Она совсем потеряла чувство меры, а это было так несвойственно ей.

«Ты никогда больше не будешь настоящей женщиной», – твердил ей какой-то внутренний голос, наполняя ее горечью. Потом она постаралась взять себя в руки: «В объятиях этого пирата?.. О нет, никогда! Он достаточно засвидетельствовал мне свое презрение. Кнут и пряник – вот, по-видимому, с помощью чего он добивался успеха у восточных женщин. Но со мною так не получится. Если я попаду в его сети, он превратит меня в несчастнейшее создание, порочное создание… А я и без него уже достаточно настрадалась из-за своих ошибок».

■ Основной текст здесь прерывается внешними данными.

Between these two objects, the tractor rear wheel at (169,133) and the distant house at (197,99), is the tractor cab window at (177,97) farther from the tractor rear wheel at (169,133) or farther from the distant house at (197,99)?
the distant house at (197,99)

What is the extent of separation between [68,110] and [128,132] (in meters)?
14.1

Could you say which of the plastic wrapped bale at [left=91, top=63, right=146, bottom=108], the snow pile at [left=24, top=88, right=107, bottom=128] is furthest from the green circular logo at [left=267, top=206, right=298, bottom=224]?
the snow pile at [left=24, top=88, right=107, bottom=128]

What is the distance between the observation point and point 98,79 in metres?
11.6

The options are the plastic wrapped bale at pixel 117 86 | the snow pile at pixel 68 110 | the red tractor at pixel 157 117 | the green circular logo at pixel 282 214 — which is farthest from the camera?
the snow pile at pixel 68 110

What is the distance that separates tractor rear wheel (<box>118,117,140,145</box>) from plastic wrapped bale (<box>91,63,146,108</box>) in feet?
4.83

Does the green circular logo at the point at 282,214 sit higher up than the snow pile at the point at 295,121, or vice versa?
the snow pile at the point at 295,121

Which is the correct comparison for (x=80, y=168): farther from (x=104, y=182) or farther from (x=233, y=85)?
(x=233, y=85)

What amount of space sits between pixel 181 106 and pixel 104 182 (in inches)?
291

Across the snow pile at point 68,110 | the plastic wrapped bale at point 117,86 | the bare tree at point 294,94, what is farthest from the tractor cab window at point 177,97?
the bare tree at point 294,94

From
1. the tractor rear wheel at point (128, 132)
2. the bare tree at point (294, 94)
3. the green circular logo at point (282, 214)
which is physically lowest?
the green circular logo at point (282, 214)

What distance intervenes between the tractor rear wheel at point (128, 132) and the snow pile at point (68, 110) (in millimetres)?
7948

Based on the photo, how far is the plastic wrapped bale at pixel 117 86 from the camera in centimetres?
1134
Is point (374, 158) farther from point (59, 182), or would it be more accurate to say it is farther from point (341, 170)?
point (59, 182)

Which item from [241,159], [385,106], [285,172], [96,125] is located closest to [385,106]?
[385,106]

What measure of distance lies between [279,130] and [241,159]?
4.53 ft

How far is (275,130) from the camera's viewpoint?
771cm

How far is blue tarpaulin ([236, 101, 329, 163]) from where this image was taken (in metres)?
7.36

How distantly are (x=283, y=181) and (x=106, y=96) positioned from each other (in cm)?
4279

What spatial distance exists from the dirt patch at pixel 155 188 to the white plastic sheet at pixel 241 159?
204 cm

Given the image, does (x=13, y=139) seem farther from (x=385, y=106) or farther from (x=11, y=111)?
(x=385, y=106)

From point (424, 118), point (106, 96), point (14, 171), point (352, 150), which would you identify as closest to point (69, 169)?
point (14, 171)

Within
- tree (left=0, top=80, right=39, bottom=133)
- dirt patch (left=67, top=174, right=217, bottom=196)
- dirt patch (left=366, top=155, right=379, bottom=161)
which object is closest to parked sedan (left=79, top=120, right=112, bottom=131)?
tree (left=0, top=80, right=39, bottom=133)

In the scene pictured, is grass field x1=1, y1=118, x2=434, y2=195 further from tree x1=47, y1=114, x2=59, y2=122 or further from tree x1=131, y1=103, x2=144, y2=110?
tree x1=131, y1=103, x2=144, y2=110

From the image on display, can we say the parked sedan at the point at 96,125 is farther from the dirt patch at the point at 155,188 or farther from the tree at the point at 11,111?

Но странно, в глубине души она чувствовала разочарование. «Иногда мне кажется, что он единственный, кто мог бы…»

Что с ней? Приятное беспокойство под вкрадчивыми пальцами – она снова познала это – вновь пробудило ее чувства, породило искушение уйти от одиночества? С ним она не знала бы страха, она уверена в этом, однако в ее глазах застыл ужас, и он, должно быть, читает его в них. Но он не знает, что не он тому причиной.

И сейчас еще она не осмеливалась смотреть на него.

Как человек умный, Рескатор, казалось, принял свою неудачу философски:

– Честное слово, вы защищаетесь более яростно, чем какая-нибудь девственница. Кто бы мог подумать!

Скрестив руки на груди, он облокотился о стол.

– Ну ладно. Ваш отказ – дело серьезное. А как вы относитесь к нашей сделке?

– Какой сделке?

– Мне кажется, я правильно понял, когда вы пришли ко мне в Ла-Рошели, что в обмен на то, что я возьму на судно ваших друзей, вы вернете мне рабыню, которой я не сумел воспользоваться согласно моим желаниям и моим правам.

Анжелика почувствовала себя виноватой, как торговец, уличенный в том, что он пытается нарушить условия договора.

Когда она под проливным дождем бежала по ландам, одержимая единственной мыслью вырвать своих гонимых королем друзей из этой проклятой страны, она знала, что, обратившись за помощью к Рескатору, принесла в жертву себя. Но тогда все это показалось ей пустяком. Важным было одно – помочь им бежать.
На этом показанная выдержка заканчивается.